I brevissimi 2016 – La decima Musa di Chiara Rossi, Santa Margherita Ligure(GE).
Anno 2016 (I sette peccati capitali – la gola)
È sorprendente che la razza umana
abbia sottratto tempo a sufficienza
dal pensiero del cibo o del sesso
per creare le arti e le scienze .
«Mia eccelsa Gastarea ,
la plus jolie des Muses, ti scrivo dal treno per Fez. Stazioni piccolissime. Morbide colline. Azzurri pallidi nel cielo. Sorseggio un conturbante vino algerino, che mi riporta alla bizzarra cena astrologica, che raccoglieva persone con lo stesso segno zodiacale, in cui ti conobbi. Mi spalancasti le porte del sogno, non appena ti intuii celata dai vapori dell’enorme conca di zuppa fumante. Voglia il tuo benevolo cuore ascoltarmi.
Da quel pomeriggio d’inverno in cui, bambino, scoprii l’immenso potere seduttivo degli aromi esalati dalla cucina di mia nonna, come sai, caddi preda di un vortice di scoperte inneggianti a uno dei piaceri più sommi della vita. Se a me, predestinato in quanto pronipote del celeberrimo Brillat-Savarin, toccò in sorte la fortuna di poter sperimentare l’eleganza ateniese, il lusso romano e la delicatezza francese della preziosa alchimia di trasmutare il cibo in arte – e dunque in oro il piombo della vita -, è grazie a te se conosco le vette raggiungibili andando oltre il mero mangiare per vivere, cui ci invita l’appetito, metafora del desiderio. Sostenuto dal sapore, io, cavaliere del gusto convinto che siamo nel mondo per farne parte, per essere nutriti e nutrire, senza limiti di sorta, ho come ricompensa la voluttà.
Dovresti essere qui. Ti vorrei con me in riva all’oceano, oltre le sabbie del Maghreb, come quando rubavamo i nostri incontri al faro, là dove ogni minuscola inquietudine si vanificava di fronte a un dorato bouquet di spaghetti, alla pasta di mandorle, che si faceva allegorica scultura, all’uva passa, che era il meglio di una sontuosa torta al cioccolato. Là dove ogni nostra stagione di languori decadenti, in cui i saperi erano commisti ai sapori, veniva digerita insieme all’emblema primordiale del cosmo, della perfezione, del mistero: l’uovo, che moltiplica la vera fame. Era tuttavia davanti agli asparagi, che lessavamo nudi, dopo le golose ore d’amore, reincarnati Manet che li dipingeva, che le mie imperiali illusioni si sublimavano e perdevano ogni conforto del senso, ogni arroganza del significato. Non esisteva più la questione alimentare, ma solo la mia esagerazione nel voler divorare, ingerire, introiettare te e il cibo, a cui chiedevo di svanire, come un’ala di pernice in un sorso di Château Lafite.

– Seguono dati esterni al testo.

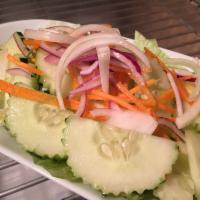 Cucumber Salad · Sliced cucumber, lettuce, white and red onion and carrot with house Thai sweet and sour dres...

Come devoti discepoli di Catone, Plinio e Galeno, che decantavano le lodi dell’asparagus officinalis, ricordi mia dèa, come affondavamo le diete catacombali per celebrare il nostro supremo vizio capitale? Ti rivedo, mentre disponevi a coda di pavone gli asparagi attorno alla focosa aragosta e io divenivo solo quel che mangiavo dalle tue mani. Succhiavo lentamente il tenero germoglio, assaporavo la polpa magnifica del rosso crostaceo e, tramite le mie mandibole elette, sentivo che la Bellezza si faceva commestibile. Non volevo, né potevo, fermarmi e in quel peccato dei sensi e della carne pregustavo altre gioie: il Camembert di cui era ghiotto Duchamp, i ricci che divorava Dalì al tramonto tra gli ulivi, le accumulazioni di cozze che traboccano dalle pentole di Broodthaers…
Come una delle Vanitas delle nature morte fiamminghe, poi tu ti dileguasti, evanescente essenza di una piccante spezia orientale, ma sappi che ancora io voracemente ti desidero, come desidero i ghiotti tartufi, una riflessiva omlette al tonno o una lirica zuppa di pesce. E anche solo il nominare queste prelibatezze evoca in me onnivori, saporiti ricordi erotici e sete e fame inestinguibili… »
Termina qui, incompleto, il manoscritto del vaniloquio di mio nonno, mangiatore da competizione, la cui salute è oramai gravemente compromessa dagli effetti letali della sua smodata golosità.
Invoco voi, autentiche Muse, figlie di Zeus e Mnemosyne, auspicando il vostro ritorno in questo Medioevo postmoderno, per spodestare le fatue dèe che usurpano l’appellativo che vi si addice, poiché credo nell’utilità dei saperi inutili, che soli potrebbero salvare il mondo, perché l’arte è ciò che meglio consola del vivere.